**** THE INPUT

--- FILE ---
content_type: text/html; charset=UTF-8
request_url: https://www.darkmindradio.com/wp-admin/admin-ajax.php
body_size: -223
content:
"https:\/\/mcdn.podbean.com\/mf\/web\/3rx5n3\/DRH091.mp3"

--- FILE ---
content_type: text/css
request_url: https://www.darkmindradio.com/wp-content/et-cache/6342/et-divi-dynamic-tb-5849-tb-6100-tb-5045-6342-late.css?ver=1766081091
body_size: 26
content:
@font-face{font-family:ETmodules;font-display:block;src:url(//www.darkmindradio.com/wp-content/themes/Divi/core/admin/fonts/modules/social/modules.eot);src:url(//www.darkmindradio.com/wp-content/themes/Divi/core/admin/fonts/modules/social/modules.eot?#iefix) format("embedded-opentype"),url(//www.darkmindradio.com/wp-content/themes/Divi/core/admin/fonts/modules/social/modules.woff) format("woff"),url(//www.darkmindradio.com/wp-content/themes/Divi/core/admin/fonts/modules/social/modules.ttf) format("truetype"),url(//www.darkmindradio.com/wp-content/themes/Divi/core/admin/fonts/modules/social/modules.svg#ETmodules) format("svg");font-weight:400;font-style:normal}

********

- [WHAT YOU WILL DO]:
All lines above that hold the string "https" should be copied.

- [FINISHED TASK]:
request_url: https://www.darkmindradio.com/wp-admin/admin-ajax.php
"https:\/\/mcdn.podbean.com\/mf\/web\/3rx5n3\/DRH091.mp3"
request_url: https://www.darkmindradio.com/wp-content/et-cache/6342/et-divi-dynamic-tb-5849-tb-6100-tb-5045-6342-late.css?ver=1766081091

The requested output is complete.